Reproduce every line of the data below word for word, leaving out the pictures.

Entries on spatial position –
★ ★ ★ ★

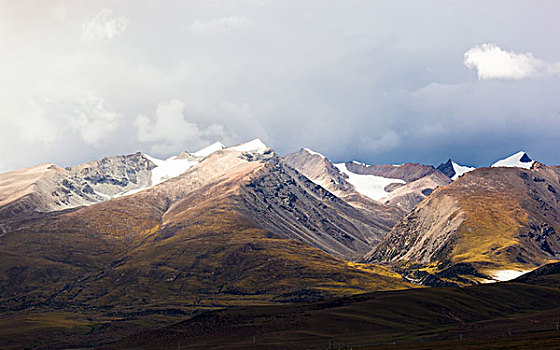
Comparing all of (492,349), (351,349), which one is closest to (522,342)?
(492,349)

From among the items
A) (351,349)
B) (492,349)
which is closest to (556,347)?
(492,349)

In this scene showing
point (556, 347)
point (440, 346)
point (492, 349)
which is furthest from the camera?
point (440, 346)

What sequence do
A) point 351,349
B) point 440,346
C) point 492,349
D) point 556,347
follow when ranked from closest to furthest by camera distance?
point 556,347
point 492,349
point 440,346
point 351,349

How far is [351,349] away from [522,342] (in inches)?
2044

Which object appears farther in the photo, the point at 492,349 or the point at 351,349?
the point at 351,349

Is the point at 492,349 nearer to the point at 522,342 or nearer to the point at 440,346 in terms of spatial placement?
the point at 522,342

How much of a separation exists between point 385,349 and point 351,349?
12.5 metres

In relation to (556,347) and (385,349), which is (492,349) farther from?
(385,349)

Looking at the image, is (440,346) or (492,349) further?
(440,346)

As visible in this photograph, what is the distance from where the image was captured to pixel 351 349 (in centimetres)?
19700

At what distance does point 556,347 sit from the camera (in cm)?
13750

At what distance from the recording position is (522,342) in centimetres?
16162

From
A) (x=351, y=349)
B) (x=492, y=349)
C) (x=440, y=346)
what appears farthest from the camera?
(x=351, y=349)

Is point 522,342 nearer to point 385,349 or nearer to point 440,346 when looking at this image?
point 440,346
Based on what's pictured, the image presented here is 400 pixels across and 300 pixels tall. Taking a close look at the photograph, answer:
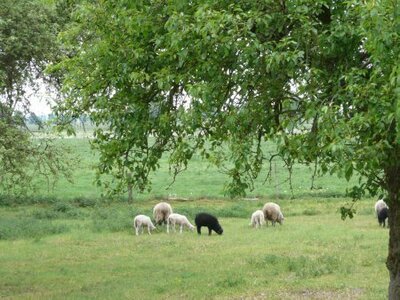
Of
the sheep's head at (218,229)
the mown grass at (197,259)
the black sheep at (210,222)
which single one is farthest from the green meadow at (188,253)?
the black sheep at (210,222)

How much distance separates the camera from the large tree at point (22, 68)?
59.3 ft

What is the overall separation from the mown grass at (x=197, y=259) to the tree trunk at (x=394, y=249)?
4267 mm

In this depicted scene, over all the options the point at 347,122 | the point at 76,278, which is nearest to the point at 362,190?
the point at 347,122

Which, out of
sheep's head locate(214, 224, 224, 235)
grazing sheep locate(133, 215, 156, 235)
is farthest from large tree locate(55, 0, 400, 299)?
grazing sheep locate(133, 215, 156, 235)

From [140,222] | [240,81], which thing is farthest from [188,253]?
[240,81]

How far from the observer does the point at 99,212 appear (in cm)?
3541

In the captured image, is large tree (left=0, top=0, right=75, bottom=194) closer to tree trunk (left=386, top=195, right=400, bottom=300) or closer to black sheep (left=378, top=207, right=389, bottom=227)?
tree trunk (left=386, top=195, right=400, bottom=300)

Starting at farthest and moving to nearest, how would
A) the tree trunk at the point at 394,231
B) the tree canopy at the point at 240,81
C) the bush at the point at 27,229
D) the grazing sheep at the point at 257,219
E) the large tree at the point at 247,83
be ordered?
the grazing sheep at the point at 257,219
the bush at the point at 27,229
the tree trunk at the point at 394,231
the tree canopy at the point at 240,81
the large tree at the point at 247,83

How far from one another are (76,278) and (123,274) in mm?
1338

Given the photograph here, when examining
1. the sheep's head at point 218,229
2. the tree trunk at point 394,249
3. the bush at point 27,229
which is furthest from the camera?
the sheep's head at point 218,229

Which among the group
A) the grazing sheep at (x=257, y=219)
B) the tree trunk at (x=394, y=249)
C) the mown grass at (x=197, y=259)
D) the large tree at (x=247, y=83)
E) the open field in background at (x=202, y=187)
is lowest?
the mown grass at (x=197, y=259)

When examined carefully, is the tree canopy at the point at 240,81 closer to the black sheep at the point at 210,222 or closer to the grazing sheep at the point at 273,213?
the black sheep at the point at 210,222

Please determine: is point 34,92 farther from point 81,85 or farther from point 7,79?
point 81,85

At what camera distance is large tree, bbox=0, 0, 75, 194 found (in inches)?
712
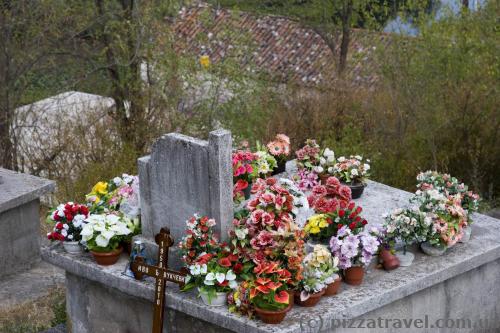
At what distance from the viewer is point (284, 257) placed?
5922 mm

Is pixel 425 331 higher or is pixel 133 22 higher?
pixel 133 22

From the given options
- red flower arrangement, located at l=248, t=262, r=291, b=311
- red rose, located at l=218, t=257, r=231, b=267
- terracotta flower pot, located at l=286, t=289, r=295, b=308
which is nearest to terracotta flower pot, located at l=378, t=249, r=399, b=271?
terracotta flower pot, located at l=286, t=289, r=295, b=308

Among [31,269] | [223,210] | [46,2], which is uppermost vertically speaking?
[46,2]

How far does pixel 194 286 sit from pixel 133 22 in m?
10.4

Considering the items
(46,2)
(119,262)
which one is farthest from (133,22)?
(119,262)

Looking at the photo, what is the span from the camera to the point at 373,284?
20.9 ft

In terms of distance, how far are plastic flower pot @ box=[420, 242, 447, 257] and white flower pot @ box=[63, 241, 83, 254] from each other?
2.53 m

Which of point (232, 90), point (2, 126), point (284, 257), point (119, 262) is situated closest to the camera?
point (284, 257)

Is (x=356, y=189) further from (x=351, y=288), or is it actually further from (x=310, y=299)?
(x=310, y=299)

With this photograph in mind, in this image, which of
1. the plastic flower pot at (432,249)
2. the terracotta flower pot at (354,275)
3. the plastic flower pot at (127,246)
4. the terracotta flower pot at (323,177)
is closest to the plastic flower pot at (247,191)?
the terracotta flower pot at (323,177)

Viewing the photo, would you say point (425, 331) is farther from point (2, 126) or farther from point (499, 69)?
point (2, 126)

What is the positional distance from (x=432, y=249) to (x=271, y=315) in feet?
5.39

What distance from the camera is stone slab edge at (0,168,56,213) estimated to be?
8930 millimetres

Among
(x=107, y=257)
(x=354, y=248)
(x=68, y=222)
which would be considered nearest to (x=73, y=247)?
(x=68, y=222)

★ ★ ★ ★

Response for this exercise –
Comparing all of (492,349), (351,349), which one is closest to (522,342)?
(492,349)

From among the items
A) (351,349)
B) (492,349)
which is closest to (556,347)?
(492,349)

In this scene showing
point (556, 347)
point (440, 346)
point (492, 349)
which is furthest from the camera?
point (440, 346)

What sequence do
A) point 351,349
B) point 440,346
C) point 492,349
D) point 556,347
follow when ranked from closest to furthest by camera distance?
point 556,347
point 492,349
point 440,346
point 351,349

How far is [351,349] away from [522,342] (in inches)?
2044

Which object appears farther in the photo, the point at 492,349 or the point at 351,349?
the point at 351,349

Is the point at 492,349 nearer to the point at 522,342 or nearer to the point at 440,346 in terms of spatial placement?
the point at 522,342

How much of a separation exists between point 385,349 and point 351,349?
12.5 metres

In relation to (556,347) and (385,349), which is (492,349) farther from?
(385,349)

Looking at the image, is (440,346) or (492,349) further?
(440,346)

As visible in this photograph, what is the distance from where the image was captured to pixel 351 349 (in centimetres)?
19700

At what distance does point 556,347 sit from the camera (in cm)?
13750

At what distance from the recording position is (522,342) in centimetres?
16162

From
A) (x=351, y=349)
B) (x=492, y=349)
C) (x=440, y=346)
what appears farthest from the camera?
(x=351, y=349)

Is point 522,342 nearer to point 385,349 or nearer to point 440,346 when looking at this image?
point 440,346
Based on what's pictured, the image presented here is 400 pixels across and 300 pixels tall. Taking a close look at the photograph, answer:
Of
the sheep's head at (218,229)
the mown grass at (197,259)
the black sheep at (210,222)
which single one is farthest from the green meadow at (188,253)?
the black sheep at (210,222)

How much distance separates the camera from the large tree at point (22, 68)?
59.3 ft

What is the overall separation from the mown grass at (x=197, y=259) to the tree trunk at (x=394, y=249)?
4267 mm

In this depicted scene, over all the options the point at 347,122 | the point at 76,278, which is nearest to the point at 362,190?
the point at 347,122

Which, out of
sheep's head locate(214, 224, 224, 235)
grazing sheep locate(133, 215, 156, 235)
is farthest from large tree locate(55, 0, 400, 299)?
grazing sheep locate(133, 215, 156, 235)

From [140,222] | [240,81], which thing is farthest from [188,253]?
[240,81]

How far from the observer does the point at 99,212 appear (in cm)?
3541

In the captured image, is large tree (left=0, top=0, right=75, bottom=194) closer to tree trunk (left=386, top=195, right=400, bottom=300) or closer to black sheep (left=378, top=207, right=389, bottom=227)?
tree trunk (left=386, top=195, right=400, bottom=300)

Starting at farthest and moving to nearest, how would
A) the tree trunk at the point at 394,231
B) the tree canopy at the point at 240,81
C) the bush at the point at 27,229
D) the grazing sheep at the point at 257,219
E) the large tree at the point at 247,83
be ordered?
the grazing sheep at the point at 257,219
the bush at the point at 27,229
the tree trunk at the point at 394,231
the tree canopy at the point at 240,81
the large tree at the point at 247,83

How far from one another are (76,278) and (123,274) in mm?
1338

Given the photograph here, when examining
1. the sheep's head at point 218,229
2. the tree trunk at point 394,249
3. the bush at point 27,229
which is furthest from the camera?
the sheep's head at point 218,229

Which among the group
A) the grazing sheep at (x=257, y=219)
B) the tree trunk at (x=394, y=249)
C) the mown grass at (x=197, y=259)
D) the large tree at (x=247, y=83)
E) the open field in background at (x=202, y=187)
is lowest?
the mown grass at (x=197, y=259)

When examined carefully, is the tree canopy at the point at 240,81 closer to the black sheep at the point at 210,222 or closer to the grazing sheep at the point at 273,213?
the black sheep at the point at 210,222

Please determine: is point 34,92 farther from point 81,85 or farther from point 7,79?
point 81,85

At what camera distance is large tree, bbox=0, 0, 75, 194 found (in inches)?
712
At what distance from the viewer is point (284, 257) placed?
5922 mm

Is pixel 425 331 higher or is pixel 133 22 higher?
pixel 133 22

From the given options
- red flower arrangement, located at l=248, t=262, r=291, b=311
- red rose, located at l=218, t=257, r=231, b=267
- terracotta flower pot, located at l=286, t=289, r=295, b=308
which is nearest to terracotta flower pot, located at l=378, t=249, r=399, b=271?
terracotta flower pot, located at l=286, t=289, r=295, b=308

Among [31,269] | [223,210] | [46,2], which is uppermost vertically speaking?
[46,2]

How far does pixel 194 286 sit from pixel 133 22 in m?
10.4

Considering the items
(46,2)
(119,262)
which one is farthest from (133,22)?
(119,262)

Looking at the photo, what is the span from the camera to the point at 373,284?
20.9 ft

In terms of distance, how far are plastic flower pot @ box=[420, 242, 447, 257] and white flower pot @ box=[63, 241, 83, 254] from each other?
2.53 m

Which of point (232, 90), point (2, 126), point (284, 257), point (119, 262) is situated closest to the camera?
point (284, 257)

Is (x=356, y=189) further from (x=351, y=288), or is it actually further from (x=310, y=299)?
(x=310, y=299)

With this photograph in mind, in this image, which of
1. the plastic flower pot at (432,249)
2. the terracotta flower pot at (354,275)
3. the plastic flower pot at (127,246)
4. the terracotta flower pot at (323,177)
is closest to the plastic flower pot at (247,191)?
the terracotta flower pot at (323,177)

Viewing the photo, would you say point (425, 331) is farther from point (2, 126) or farther from point (499, 69)?
point (2, 126)

What is the positional distance from (x=432, y=249) to (x=271, y=315) in feet?
5.39

What distance from the camera is stone slab edge at (0,168,56,213) estimated to be?
8930 millimetres

Among
(x=107, y=257)
(x=354, y=248)
(x=68, y=222)
which would be considered nearest to (x=73, y=247)?
(x=68, y=222)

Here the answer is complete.